Reproduce the full listing without a single change.

*** Opening of DATA UNDER STUDY ***

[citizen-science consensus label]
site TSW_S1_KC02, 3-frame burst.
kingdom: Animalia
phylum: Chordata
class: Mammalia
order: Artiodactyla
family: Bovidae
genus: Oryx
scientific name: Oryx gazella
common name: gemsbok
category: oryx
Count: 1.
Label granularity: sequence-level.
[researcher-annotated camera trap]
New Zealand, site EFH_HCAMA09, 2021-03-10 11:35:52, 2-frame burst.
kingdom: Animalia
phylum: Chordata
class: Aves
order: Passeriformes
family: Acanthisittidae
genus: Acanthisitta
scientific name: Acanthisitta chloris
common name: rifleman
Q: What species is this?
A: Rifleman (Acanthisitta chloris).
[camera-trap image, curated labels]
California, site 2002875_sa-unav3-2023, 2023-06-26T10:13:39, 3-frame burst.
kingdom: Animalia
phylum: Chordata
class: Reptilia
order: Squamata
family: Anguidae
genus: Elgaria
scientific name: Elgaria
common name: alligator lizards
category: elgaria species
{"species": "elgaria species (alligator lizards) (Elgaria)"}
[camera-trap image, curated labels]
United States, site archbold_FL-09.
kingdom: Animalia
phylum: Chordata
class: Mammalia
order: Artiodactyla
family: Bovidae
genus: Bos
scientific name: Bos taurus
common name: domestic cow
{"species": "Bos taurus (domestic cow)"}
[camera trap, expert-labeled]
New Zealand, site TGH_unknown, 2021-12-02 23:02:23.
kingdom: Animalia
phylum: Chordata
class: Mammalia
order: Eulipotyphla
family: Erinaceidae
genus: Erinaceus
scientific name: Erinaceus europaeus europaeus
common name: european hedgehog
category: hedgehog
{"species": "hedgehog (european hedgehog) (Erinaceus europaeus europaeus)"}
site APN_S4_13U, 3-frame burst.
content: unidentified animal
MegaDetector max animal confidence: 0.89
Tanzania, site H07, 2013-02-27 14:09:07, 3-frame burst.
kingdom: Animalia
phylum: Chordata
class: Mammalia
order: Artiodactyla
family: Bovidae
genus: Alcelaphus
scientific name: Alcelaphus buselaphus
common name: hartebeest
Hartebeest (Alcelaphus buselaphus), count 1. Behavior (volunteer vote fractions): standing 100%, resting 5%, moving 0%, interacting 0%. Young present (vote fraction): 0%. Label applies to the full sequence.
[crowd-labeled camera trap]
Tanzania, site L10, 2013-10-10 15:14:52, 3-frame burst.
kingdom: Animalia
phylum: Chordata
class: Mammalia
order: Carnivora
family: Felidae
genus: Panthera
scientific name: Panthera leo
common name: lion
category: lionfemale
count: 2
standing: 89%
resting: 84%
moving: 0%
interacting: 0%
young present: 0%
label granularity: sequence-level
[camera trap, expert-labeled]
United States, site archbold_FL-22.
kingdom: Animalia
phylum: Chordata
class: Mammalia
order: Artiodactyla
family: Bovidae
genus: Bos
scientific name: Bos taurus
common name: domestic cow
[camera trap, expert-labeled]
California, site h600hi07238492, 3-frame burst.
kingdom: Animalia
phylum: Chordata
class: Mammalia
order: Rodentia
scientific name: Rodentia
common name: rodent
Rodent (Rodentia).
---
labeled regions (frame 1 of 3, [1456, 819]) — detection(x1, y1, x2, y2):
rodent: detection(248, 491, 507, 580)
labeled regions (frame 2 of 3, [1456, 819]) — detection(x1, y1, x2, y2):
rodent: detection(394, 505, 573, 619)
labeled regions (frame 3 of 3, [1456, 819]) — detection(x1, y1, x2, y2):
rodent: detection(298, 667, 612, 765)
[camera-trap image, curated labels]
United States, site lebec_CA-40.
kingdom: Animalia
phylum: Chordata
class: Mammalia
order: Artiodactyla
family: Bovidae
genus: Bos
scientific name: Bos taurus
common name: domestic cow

*** Close of DATA UNDER STUDY ***

RESPONSE BELOW >>
[citizen-science consensus label]
site TSW_S1_KC02, 3-frame burst.
kingdom: Animalia
phylum: Chordata
class: Mammalia
order: Artiodactyla
family: Bovidae
genus: Oryx
scientific name: Oryx gazella
common name: gemsbok
category: oryx
Count: 1.
Label granularity: sequence-level.
[researcher-annotated camera trap]
New Zealand, site EFH_HCAMA09, 2021-03-10 11:35:52, 2-frame burst.
kingdom: Animalia
phylum: Chordata
class: Aves
order: Passeriformes
family: Acanthisittidae
genus: Acanthisitta
scientific name: Acanthisitta chloris
common name: rifleman
Q: What species is this?
A: Rifleman (Acanthisitta chloris).
[camera-trap image, curated labels]
California, site 2002875_sa-unav3-2023, 2023-06-26T10:13:39, 3-frame burst.
kingdom: Animalia
phylum: Chordata
class: Reptilia
order: Squamata
family: Anguidae
genus: Elgaria
scientific name: Elgaria
common name: alligator lizards
category: elgaria species
{"species": "elgaria species (alligator lizards) (Elgaria)"}
[camera-trap image, curated labels]
United States, site archbold_FL-09.
kingdom: Animalia
phylum: Chordata
class: Mammalia
order: Artiodactyla
family: Bovidae
genus: Bos
scientific name: Bos taurus
common name: domestic cow
{"species": "Bos taurus (domestic cow)"}
[camera trap, expert-labeled]
New Zealand, site TGH_unknown, 2021-12-02 23:02:23.
kingdom: Animalia
phylum: Chordata
class: Mammalia
order: Eulipotyphla
family: Erinaceidae
genus: Erinaceus
scientific name: Erinaceus europaeus europaeus
common name: european hedgehog
category: hedgehog
{"species": "hedgehog (european hedgehog) (Erinaceus europaeus europaeus)"}
site APN_S4_13U, 3-frame burst.
content: unidentified animal
MegaDetector max animal confidence: 0.89
Tanzania, site H07, 2013-02-27 14:09:07, 3-frame burst.
kingdom: Animalia
phylum: Chordata
class: Mammalia
order: Artiodactyla
family: Bovidae
genus: Alcelaphus
scientific name: Alcelaphus buselaphus
common name: hartebeest
Hartebeest (Alcelaphus buselaphus), count 1. Behavior (volunteer vote fractions): standing 100%, resting 5%, moving 0%, interacting 0%. Young present (vote fraction): 0%. Label applies to the full sequence.
[crowd-labeled camera trap]
Tanzania, site L10, 2013-10-10 15:14:52, 3-frame burst.
kingdom: Animalia
phylum: Chordata
class: Mammalia
order: Carnivora
family: Felidae
genus: Panthera
scientific name: Panthera leo
common name: lion
category: lionfemale
count: 2
standing: 89%
resting: 84%
moving: 0%
interacting: 0%
young present: 0%
label granularity: sequence-level
[camera trap, expert-labeled]
United States, site archbold_FL-22.
kingdom: Animalia
phylum: Chordata
class: Mammalia
order: Artiodactyla
family: Bovidae
genus: Bos
scientific name: Bos taurus
common name: domestic cow
[camera trap, expert-labeled]
California, site h600hi07238492, 3-frame burst.
kingdom: Animalia
phylum: Chordata
class: Mammalia
order: Rodentia
scientific name: Rodentia
common name: rodent
Rodent (Rodentia).
---
labeled regions (frame 1 of 3, [1456, 819]) — detection(x1, y1, x2, y2):
rodent: detection(248, 491, 507, 580)
labeled regions (frame 2 of 3, [1456, 819]) — detection(x1, y1, x2, y2):
rodent: detection(394, 505, 573, 619)
labeled regions (frame 3 of 3, [1456, 819]) — detection(x1, y1, x2, y2):
rodent: detection(298, 667, 612, 765)
[camera-trap image, curated labels]
United States, site lebec_CA-40.
kingdom: Animalia
phylum: Chordata
class: Mammalia
order: Artiodactyla
family: Bovidae
genus: Bos
scientific name: Bos taurus
common name: domestic cow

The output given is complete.